Cruz is currently leading the Iowa Poll at 25 percent, down about 6 points in one month as he has been hammered in the first-in-the-nation caucus state over his stance on the Renewable Fuel Standard and more recent attacks from Trump about his Canadian birth. Trump is in second at 23 points, well within the poll's 4.4-point margin of error.

Marco Rubio is in third at 12 percent, while Ben Carson remains in fourth at 11 percent. Rand Paul—who has been left out of the main debate stage for Thursday night's debate hosted by FOX Business Channel—is in a distant fifth place at 5 percent.

The PPP poll, which is often viewed as slightly biased to the left of center politically, found Trump was leading in Iowa 28-26, also well within the margin of error (4.3 points). Rubio was in third at 13 percent, Carson in fourth at 8 percent, and Jeb Bush in fifth at 6 percent, while all other candidates polled in the low single digits.

That poll delved deeper into the Cruz "birther issue," and determined it could be problematic for the Texas senator. Nearly a third—32 percent—of likely Republican Caucus voters said "someone born outside the U.S. should not be president." However, the poll also found only 46 percent of Iowans are aware of Cruz' birth in Canada.

PPP's numbers also explain why Trump continues to bring the issue up. Of those who said they support Cruz, 36 percent are unaware he was born outside the U.S., and 24 percent said that should disqualify someone from running for president.

The polling organization also asked voters what was more important: a candidate who is conservative, or a candidate who can win the General Election. Cruz led 38-26 over Trump among those who think being conservative is most important (Carson was in third at 13 percent), while Trump led 31-21 among those who think winning in November is most important (Rubio was third at 18 percent).

Overall, only 57 percent said they were firmly committed to a particular candidate. However, Trump leads among committed voters with 73 percent of his supporters saying they've locked in their choice, compared to 58 percent each for Cruz and Paul, and 57 percent for Carson. A majority of every other candidate's supporters said they were willing to shift their support.

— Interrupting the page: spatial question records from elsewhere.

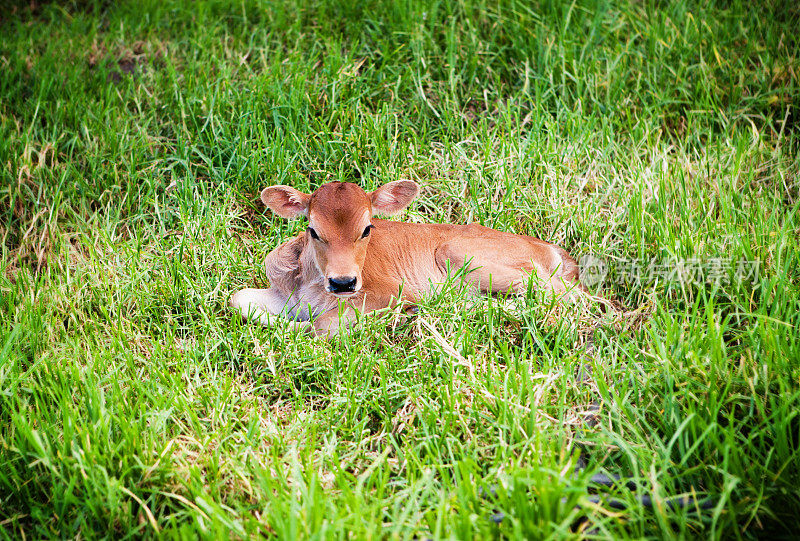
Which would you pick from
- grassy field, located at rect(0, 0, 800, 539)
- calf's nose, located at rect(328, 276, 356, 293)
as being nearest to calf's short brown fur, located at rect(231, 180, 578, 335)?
calf's nose, located at rect(328, 276, 356, 293)

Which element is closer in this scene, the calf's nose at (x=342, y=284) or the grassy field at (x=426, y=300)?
the grassy field at (x=426, y=300)

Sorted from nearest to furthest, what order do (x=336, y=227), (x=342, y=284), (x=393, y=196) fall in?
1. (x=342, y=284)
2. (x=336, y=227)
3. (x=393, y=196)

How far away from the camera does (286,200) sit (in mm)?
4469

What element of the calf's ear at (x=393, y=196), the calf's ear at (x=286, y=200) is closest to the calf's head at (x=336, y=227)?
the calf's ear at (x=286, y=200)

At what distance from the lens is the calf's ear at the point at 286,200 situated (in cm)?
442

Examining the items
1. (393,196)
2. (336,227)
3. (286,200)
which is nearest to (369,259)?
(393,196)

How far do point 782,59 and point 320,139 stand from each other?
166 inches

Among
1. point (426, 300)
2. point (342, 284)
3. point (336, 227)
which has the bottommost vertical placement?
point (426, 300)

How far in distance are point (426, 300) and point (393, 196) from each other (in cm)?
76

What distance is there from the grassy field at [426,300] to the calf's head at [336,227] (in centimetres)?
40

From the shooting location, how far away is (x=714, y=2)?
666cm

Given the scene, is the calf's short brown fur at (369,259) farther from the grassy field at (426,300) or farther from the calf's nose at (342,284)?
the grassy field at (426,300)

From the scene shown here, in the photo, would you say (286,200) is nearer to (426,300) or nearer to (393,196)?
(393,196)

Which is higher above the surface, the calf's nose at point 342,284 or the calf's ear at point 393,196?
the calf's ear at point 393,196
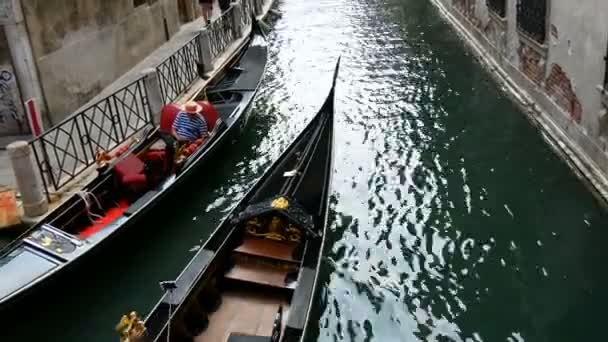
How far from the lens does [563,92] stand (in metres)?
5.97

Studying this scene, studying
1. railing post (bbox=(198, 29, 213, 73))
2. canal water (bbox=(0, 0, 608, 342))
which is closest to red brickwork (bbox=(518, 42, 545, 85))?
canal water (bbox=(0, 0, 608, 342))

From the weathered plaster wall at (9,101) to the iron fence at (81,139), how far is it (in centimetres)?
47

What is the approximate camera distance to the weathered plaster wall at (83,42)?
6.36 meters

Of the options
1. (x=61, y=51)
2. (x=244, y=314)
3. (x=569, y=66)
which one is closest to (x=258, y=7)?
(x=61, y=51)

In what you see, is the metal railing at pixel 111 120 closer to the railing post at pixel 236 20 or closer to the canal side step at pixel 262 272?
the railing post at pixel 236 20

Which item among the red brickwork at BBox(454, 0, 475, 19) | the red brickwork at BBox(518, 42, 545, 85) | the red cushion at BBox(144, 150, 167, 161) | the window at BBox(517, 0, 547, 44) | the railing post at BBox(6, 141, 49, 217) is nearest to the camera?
the railing post at BBox(6, 141, 49, 217)

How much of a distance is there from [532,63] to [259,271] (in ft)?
14.4

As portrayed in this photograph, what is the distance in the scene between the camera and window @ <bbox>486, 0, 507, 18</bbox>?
26.1 ft

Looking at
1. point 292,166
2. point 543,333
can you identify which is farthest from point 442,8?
point 543,333

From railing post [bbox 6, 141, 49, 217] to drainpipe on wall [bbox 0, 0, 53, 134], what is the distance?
55.1 inches

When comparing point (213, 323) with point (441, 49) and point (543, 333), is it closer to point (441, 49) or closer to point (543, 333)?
point (543, 333)

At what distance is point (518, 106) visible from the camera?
707cm

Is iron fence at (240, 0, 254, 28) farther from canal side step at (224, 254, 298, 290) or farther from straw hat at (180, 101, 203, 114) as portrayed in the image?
canal side step at (224, 254, 298, 290)

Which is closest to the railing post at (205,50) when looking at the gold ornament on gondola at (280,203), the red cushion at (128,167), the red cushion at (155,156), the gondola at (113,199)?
the gondola at (113,199)
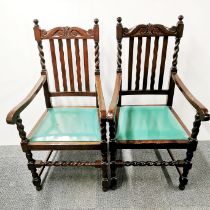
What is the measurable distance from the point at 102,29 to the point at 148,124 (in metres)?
0.74

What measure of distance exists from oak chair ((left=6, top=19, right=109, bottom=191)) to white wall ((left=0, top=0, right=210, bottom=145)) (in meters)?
0.14

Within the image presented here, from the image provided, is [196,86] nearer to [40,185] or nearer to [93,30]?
[93,30]

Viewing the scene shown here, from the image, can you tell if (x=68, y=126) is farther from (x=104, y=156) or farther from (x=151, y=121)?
(x=151, y=121)

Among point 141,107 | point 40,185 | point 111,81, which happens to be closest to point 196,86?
point 141,107

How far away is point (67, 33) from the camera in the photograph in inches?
60.7

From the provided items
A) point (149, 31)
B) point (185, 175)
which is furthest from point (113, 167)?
point (149, 31)

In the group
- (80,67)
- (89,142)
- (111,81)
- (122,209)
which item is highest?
(80,67)

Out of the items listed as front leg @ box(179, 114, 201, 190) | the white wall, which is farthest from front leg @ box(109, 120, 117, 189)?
the white wall

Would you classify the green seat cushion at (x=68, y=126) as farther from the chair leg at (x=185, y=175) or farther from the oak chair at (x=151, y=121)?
the chair leg at (x=185, y=175)

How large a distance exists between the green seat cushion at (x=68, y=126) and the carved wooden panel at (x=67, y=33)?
1.65ft

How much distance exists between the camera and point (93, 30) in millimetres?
1535

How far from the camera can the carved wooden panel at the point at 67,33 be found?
1.53 m

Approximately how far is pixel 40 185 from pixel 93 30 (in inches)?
43.7

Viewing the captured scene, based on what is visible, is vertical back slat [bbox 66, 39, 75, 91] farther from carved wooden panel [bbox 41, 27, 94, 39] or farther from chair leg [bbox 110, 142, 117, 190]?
chair leg [bbox 110, 142, 117, 190]
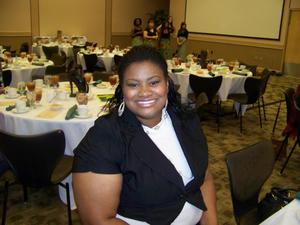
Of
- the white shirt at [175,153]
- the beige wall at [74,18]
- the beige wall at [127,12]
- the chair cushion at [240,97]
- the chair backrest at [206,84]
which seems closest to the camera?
the white shirt at [175,153]

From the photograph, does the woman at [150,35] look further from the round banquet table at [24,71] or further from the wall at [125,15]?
the round banquet table at [24,71]

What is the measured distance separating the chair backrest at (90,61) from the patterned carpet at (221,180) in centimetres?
301

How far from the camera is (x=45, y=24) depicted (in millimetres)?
11883

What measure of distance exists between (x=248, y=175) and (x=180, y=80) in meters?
3.57

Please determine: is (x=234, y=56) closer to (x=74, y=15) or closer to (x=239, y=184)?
(x=74, y=15)

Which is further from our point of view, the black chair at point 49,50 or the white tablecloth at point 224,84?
the black chair at point 49,50

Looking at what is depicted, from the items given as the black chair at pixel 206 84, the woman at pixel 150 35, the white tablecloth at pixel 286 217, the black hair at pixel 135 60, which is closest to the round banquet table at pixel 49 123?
the black hair at pixel 135 60

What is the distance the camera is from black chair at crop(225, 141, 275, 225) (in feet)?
6.38

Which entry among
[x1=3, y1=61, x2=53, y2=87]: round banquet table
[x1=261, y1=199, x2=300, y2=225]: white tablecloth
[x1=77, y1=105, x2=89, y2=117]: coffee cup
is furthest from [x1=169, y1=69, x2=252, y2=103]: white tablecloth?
[x1=261, y1=199, x2=300, y2=225]: white tablecloth

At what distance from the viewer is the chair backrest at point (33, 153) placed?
220 centimetres

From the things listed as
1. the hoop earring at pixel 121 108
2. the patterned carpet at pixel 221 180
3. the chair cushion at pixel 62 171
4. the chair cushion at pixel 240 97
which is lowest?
the patterned carpet at pixel 221 180

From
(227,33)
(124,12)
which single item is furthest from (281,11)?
(124,12)

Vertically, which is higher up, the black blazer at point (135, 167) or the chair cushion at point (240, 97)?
the black blazer at point (135, 167)

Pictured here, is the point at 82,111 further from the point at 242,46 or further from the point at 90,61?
the point at 242,46
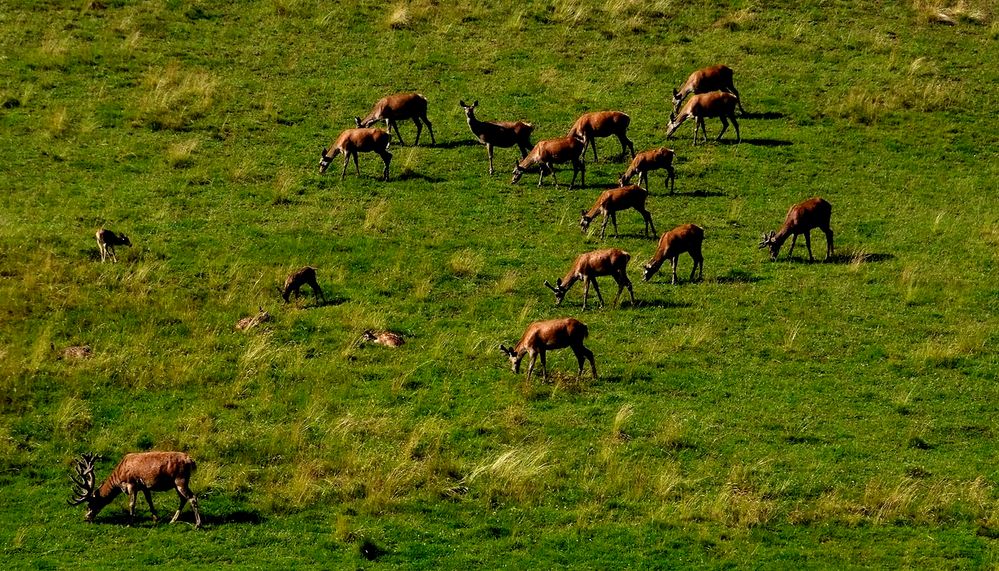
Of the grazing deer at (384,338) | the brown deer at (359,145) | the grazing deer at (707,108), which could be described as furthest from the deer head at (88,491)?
the grazing deer at (707,108)

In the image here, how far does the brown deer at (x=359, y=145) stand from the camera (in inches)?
1337

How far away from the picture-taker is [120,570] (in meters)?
17.8

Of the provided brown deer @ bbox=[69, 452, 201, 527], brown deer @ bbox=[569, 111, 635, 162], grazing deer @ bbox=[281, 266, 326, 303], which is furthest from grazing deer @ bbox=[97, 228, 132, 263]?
brown deer @ bbox=[569, 111, 635, 162]

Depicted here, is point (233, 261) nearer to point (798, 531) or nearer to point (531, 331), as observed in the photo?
point (531, 331)

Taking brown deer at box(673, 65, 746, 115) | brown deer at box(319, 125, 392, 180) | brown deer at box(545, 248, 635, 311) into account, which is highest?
brown deer at box(673, 65, 746, 115)

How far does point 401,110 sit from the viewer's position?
36250 mm

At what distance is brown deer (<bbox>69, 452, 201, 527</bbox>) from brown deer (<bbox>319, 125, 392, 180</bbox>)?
15.7m

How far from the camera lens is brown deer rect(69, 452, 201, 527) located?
19.0 meters

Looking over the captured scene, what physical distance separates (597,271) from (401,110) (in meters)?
11.3

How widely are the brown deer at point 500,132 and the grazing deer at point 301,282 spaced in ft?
29.5

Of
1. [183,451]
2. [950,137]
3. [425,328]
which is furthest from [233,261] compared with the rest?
[950,137]

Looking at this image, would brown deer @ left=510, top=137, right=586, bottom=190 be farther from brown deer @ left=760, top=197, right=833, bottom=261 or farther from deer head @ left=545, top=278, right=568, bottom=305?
deer head @ left=545, top=278, right=568, bottom=305

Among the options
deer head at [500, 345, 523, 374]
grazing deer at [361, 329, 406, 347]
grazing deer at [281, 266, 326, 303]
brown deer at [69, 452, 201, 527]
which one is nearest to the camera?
brown deer at [69, 452, 201, 527]

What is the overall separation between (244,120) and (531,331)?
53.2 feet
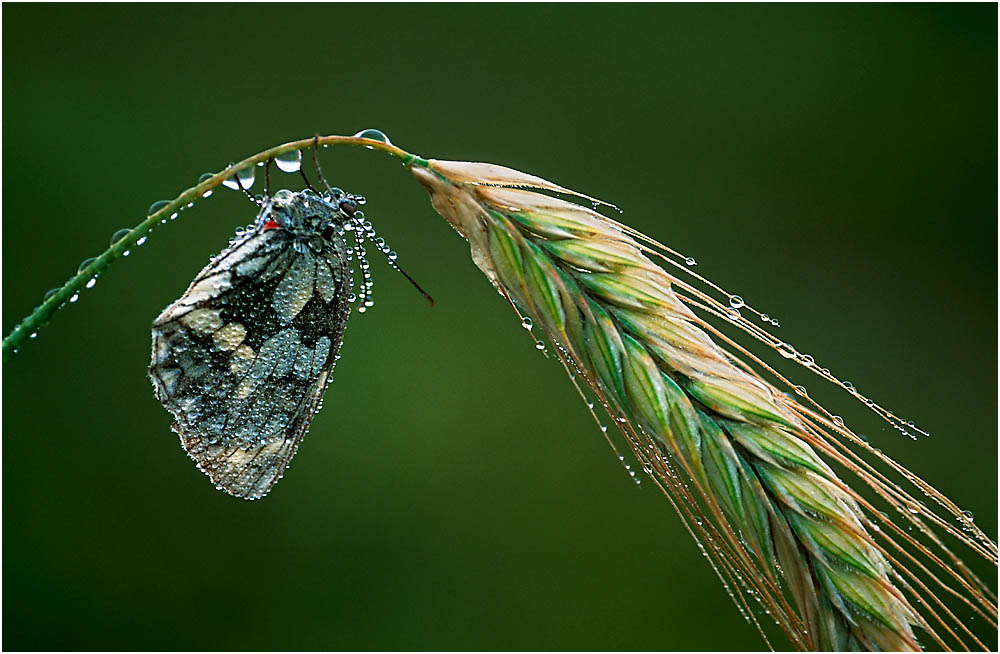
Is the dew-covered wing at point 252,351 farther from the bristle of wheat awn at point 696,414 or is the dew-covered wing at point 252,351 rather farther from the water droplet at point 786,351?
the water droplet at point 786,351

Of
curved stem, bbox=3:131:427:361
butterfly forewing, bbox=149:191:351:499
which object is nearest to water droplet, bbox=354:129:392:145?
curved stem, bbox=3:131:427:361

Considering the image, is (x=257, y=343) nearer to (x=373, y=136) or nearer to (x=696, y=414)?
(x=373, y=136)

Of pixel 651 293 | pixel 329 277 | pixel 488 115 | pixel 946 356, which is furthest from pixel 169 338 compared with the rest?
pixel 946 356

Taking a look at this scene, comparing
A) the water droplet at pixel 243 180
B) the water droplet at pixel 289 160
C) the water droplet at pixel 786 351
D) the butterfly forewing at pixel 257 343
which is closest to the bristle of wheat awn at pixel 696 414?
the water droplet at pixel 786 351

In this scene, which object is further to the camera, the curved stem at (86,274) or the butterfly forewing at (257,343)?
the butterfly forewing at (257,343)

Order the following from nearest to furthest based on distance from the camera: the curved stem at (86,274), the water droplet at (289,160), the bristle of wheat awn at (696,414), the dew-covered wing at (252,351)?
the curved stem at (86,274) < the bristle of wheat awn at (696,414) < the water droplet at (289,160) < the dew-covered wing at (252,351)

The latest CBS/NYT poll found little has changed nationally at the top of the race with Trump holding a 17-point lead over Cruz (35-19 percent) while Rubio trails behind at 12 percent. Carson, who polled as high as 26 percent in October, however, continues his free fall to the bottom tier, standing at just 6 percent in a tie with Bush for fourth.

No other candidate scored above 4 percent in the poll, which has a margin of error of 6 points.

There is plenty of room for movement, though. The poll found only 35 percent of respondents have firmly made up their mind, which is actually two points lower than in September.

The CBS/NYT poll also asked voters who they expect to see win the GOP nomination, regardless of who they were supporting. Trump was the pick of more than half—53 percent—of those who responded. This was a question the poll began asking in December, when Trump also led with 51 percent.

Cruz was in second in December at just 10 percent, however, that number has since climbed to 17 percent in the latest data.

The poll also asked, if Trump were the GOP nominee, would Republican voters support him. Apparently they will; 80 percent said they would support him enthusiastically (40 percent), with reservations (31 percent), or only because he was the nominee (9 percent).

With Cruz as the nominee: 37 percent enthusiastically, 25 percent with reservations, and 18 percent only because he was the nominee. With Rubio as the nominee: 32 percent enthusiastically, 31 percent with reservations, and 18 percent only because he was the nominee.

So, while it's easy to look at just the preference polling and say, "There isn't a lot of change happening, these races are locked up," the underlying data tells an entirely different story. A lot could—and probably will—happen between now and Feb. 1.